▶ What to produce: An exact copy of the records is required, minus the pictures they hold.

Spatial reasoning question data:
* BEGIN *

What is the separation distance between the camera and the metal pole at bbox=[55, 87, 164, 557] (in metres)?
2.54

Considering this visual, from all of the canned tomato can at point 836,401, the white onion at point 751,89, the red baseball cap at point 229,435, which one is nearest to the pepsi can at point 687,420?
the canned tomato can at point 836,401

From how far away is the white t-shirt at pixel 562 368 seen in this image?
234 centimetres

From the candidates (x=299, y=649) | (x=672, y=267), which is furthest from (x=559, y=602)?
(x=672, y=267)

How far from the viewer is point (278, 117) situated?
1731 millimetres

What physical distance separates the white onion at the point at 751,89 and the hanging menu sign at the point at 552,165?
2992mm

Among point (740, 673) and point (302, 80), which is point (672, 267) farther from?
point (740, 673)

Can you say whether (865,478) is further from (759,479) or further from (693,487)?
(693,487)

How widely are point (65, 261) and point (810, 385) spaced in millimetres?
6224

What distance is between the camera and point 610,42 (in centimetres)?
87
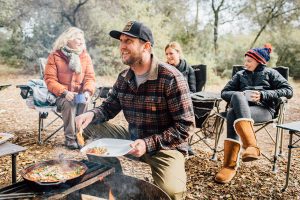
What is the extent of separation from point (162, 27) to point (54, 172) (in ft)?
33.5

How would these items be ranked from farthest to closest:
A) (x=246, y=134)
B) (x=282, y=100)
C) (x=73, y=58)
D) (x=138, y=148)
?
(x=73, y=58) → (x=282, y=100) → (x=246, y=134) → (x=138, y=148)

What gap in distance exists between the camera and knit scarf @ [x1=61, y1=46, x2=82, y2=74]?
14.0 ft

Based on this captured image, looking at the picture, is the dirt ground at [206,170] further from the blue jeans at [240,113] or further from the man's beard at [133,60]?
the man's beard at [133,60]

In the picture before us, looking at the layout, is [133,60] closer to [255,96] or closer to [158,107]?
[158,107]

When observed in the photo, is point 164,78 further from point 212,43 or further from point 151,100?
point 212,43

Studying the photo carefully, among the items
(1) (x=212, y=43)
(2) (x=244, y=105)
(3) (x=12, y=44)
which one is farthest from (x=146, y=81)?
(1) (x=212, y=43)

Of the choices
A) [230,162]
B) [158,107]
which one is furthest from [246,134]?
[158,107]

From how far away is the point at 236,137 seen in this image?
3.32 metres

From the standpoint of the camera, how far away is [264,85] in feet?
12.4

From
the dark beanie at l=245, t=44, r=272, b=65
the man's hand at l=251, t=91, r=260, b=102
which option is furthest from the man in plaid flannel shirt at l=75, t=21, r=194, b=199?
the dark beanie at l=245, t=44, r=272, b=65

* END *

▶ Exercise result:
What is the separation distance between the camera and the metal pole at bbox=[55, 87, 164, 557] (in metres)?
2.54

Considering this visual, from all of the canned tomato can at point 836,401, the white onion at point 751,89, the red baseball cap at point 229,435, which one is nearest to the pepsi can at point 687,420?
the canned tomato can at point 836,401

From how far away is the white t-shirt at pixel 562 368 seen in this image?
234 centimetres

From the candidates (x=299, y=649) | (x=672, y=267), which is furthest from (x=559, y=602)?
(x=672, y=267)

How far from the viewer is point (278, 117) situated?
1731 millimetres

What physical distance separates the white onion at the point at 751,89 and the hanging menu sign at the point at 552,165?
2992mm

Among point (740, 673) and point (302, 80), which is point (672, 267) farther from?
point (740, 673)

Can you say whether (865,478) is further from (759,479) or further from (693,487)?
(693,487)

How widely are point (65, 261) and point (810, 385) spaced in millimetres?
6224

What distance is between the camera and point 610,42 (in centimetres)?
87
What is the extent of separation from point (162, 27) to point (54, 172) (in ft)?
33.5

How would these items be ranked from farthest to closest:
A) (x=246, y=134)
B) (x=282, y=100)
C) (x=73, y=58)
D) (x=138, y=148)
?
(x=73, y=58) → (x=282, y=100) → (x=246, y=134) → (x=138, y=148)

What gap in distance exists between the camera and knit scarf @ [x1=61, y1=46, x2=82, y2=74]?
14.0 ft

Based on this captured image, looking at the picture, is the dirt ground at [206,170] further from the blue jeans at [240,113] or further from the man's beard at [133,60]?
the man's beard at [133,60]

In the picture before us, looking at the layout, is [133,60] closer to [255,96] or closer to [158,107]?
[158,107]

When observed in the photo, is point 164,78 further from point 212,43 or further from point 151,100?
point 212,43

Studying the photo carefully, among the items
(1) (x=212, y=43)
(2) (x=244, y=105)
(3) (x=12, y=44)
which one is farthest from (x=146, y=81)?
(1) (x=212, y=43)

Of the choices
A) [230,162]
B) [158,107]
which one is furthest from [246,134]?
[158,107]

From how far away is the point at 236,137 seen in this image?
3.32 metres

From the standpoint of the camera, how far away is [264,85] in feet?
12.4

From
the dark beanie at l=245, t=44, r=272, b=65
the man's hand at l=251, t=91, r=260, b=102
which option is furthest from the man in plaid flannel shirt at l=75, t=21, r=194, b=199?
the dark beanie at l=245, t=44, r=272, b=65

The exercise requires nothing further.